通常推理小説では、ここから被害者の証言や現場の物証から真実を解明していくが、八雲は違う。意識不明の友人に取り憑いた霊からのメッセージを受け取ったり、晴香に憑いている晴香の姉に助けてもらったりと、通常ではあり得ないことの連発だ。そういった霊達の声に耳を傾けることで八雲は真相へと迫っていくのである。
②トンネルの闇
交通事故で毎年死者が出ているトンネル。そこを通った車は心霊現象に遭遇し事故に遭ってしまうと言う。ある日合コン帰りに晴香を乗せた車もそのトンネルで危うく事故を起こしそうになる。更にその場で幽霊も見てしまった晴香は八雲に相談する。除霊はできないと言いながらも調査を始めた八雲。その先には想像以上に深く暗い闇が待っていた。
よくある心霊体験物かと思いきや、捜査を続けていくとどんどん人間の闇が見えてくる。真相自体は驚くべきものではないが、幽霊なんかより人間の方が恐ろしいと感じる作品。

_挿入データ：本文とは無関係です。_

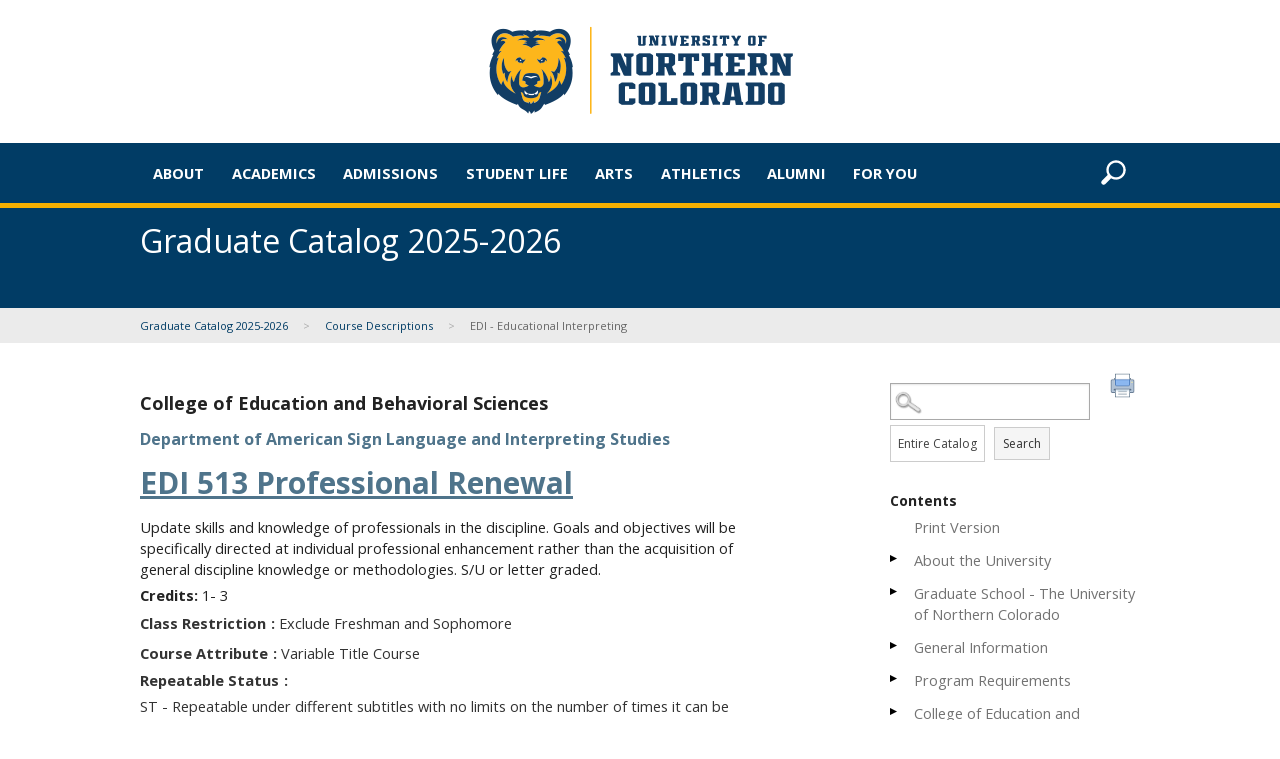

--- FILE ---
content_type: application/x-javascript
request_url: https://unco.smartcatalogiq.com/Institutions/University-of-Northern-Colorado/scripts/indicators.js
body_size: 1894
content:
(function ($) { 
     $(document).ready(function(){
		$("span.sc-LAA1").attr('title','LAC Arts & Humanities: Arts & Expression course');
		$("span.sc-LAA2").attr('title','LAC Arts & Humanities: Literature & Humanities course');
		$("span.sc-LAA3").attr('title','LAC Arts & Humanities: Ways of Thinking course');
		$("span.sc-LAA4").attr('title','LAC Arts & Humanities: World Languages course');
		$("span.sc-LAB1").attr('title','LAC Social & Behavioral Sciences: Economic or Political Systems course');
		$("span.sc-LAB2").attr('title','LAC Social & Behavioral Sciences: Geography course');
		$("span.sc-LAB3").attr('title','LAC Social & Behavioral Sciences: Human Behavior, Culture, or Social Frameworks course');
		$("span.sc-LAH1").attr('title','LAC History Course');
		$("span.sc-LAIS").attr('title','LAC International Studies course');
		$("span.sc-LAMS").attr('title','LAC U.S. Multicultural Studies');
		$("span.sc-LAS1").attr('title','LAC Natural & Physical Sciences course');
		$("span.sc-LASL").attr('title','LAC Natural & Physical Sciences Lab course');
		$("span.sc-LAW1").attr('title','LAC Written Communication: Introductory Writing course');
		$("span.sc-LAW2").attr('title','LAC Written Communication: Intermediate Writing course');
		$("span.sc-LAW3").attr('title','LAC Written Communication: Advanced Writing course');
		$("span.sc-LAX1").attr('title','LAC Mathematics Course');

		
		$('td a.sc-courselink').each(function() {
			var linkString = $(this).text();
			var hrefString = $(this).attr("href");
			
			if (linkString.indexOf("VN")>-1 && linkString.indexOf("-")>-1)
			{
				//alert("linkString = " + linkString + ", hrefString = " + hrefString);
				$(this).parent().next("td").wrapInner("<a href= '" + hrefString + "' class='" + "sc-courselink' ></a>");
				$(this).remove();
			}
		
		});
		
		
     });
 })(jQuery)    
     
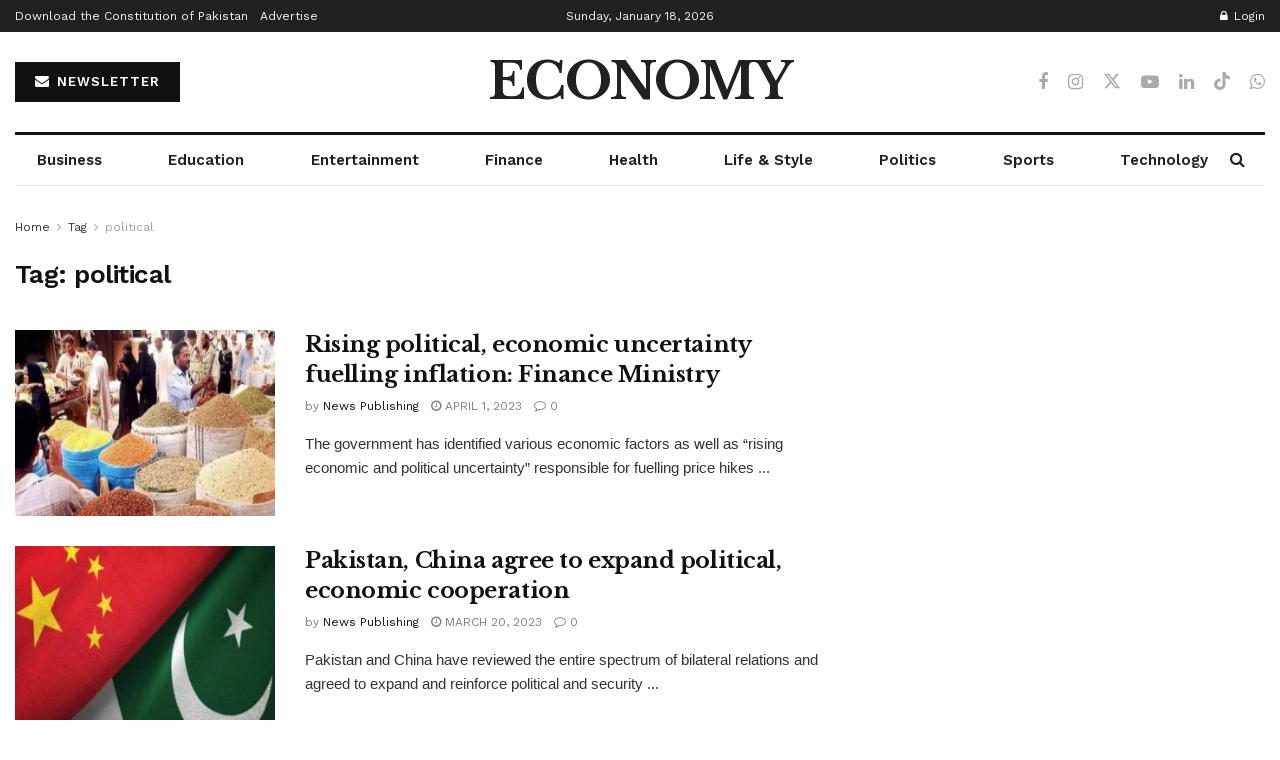

--- FILE ---
content_type: text/html; charset=utf-8
request_url: https://www.google.com/recaptcha/api2/aframe
body_size: 266
content:
<!DOCTYPE HTML><html><head><meta http-equiv="content-type" content="text/html; charset=UTF-8"></head><body><script nonce="l8yicOev1fWc-gRNAKvTBw">/** Anti-fraud and anti-abuse applications only. See google.com/recaptcha */ try{var clients={'sodar':'https://pagead2.googlesyndication.com/pagead/sodar?'};window.addEventListener("message",function(a){try{if(a.source===window.parent){var b=JSON.parse(a.data);var c=clients[b['id']];if(c){var d=document.createElement('img');d.src=c+b['params']+'&rc='+(localStorage.getItem("rc::a")?sessionStorage.getItem("rc::b"):"");window.document.body.appendChild(d);sessionStorage.setItem("rc::e",parseInt(sessionStorage.getItem("rc::e")||0)+1);localStorage.setItem("rc::h",'1768719790126');}}}catch(b){}});window.parent.postMessage("_grecaptcha_ready", "*");}catch(b){}</script></body></html>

また、他人に冷たい八雲が前回の事件で晴香との絆が深まり必死に守ろうとする姿に、八雲の心情の変化を感じる。
③死者からの伝言
ある日晴香のもとに親友の霊が現れ、「逃げて!」と訴えかけてきた。心配になった晴香は近くの親友の家を訪ねるが応答はない。そこで晴香は八雲に相談することにしたのだが‥。
調査を進めると親友だと思っていた友達の知らない一面が次々に明らかになっていく。親友はある事件に関係しており、晴香はその真相に近づいてしまったために犯人に拉致され殺されそうになる。晴香を探す八雲は必死で、二人の間に固い絆ができていることを感じさせる。
~最後に~
本作は、主人公・八雲の霊が見えるという特殊設定をうまく演出に使いながら事件を解決に導いている。また、登場人物達の人間関係の変化も見どころだ。短くて読みやすいのでぜひここから心霊探偵八雲シリーズに手を出してみてはいかがだろうか。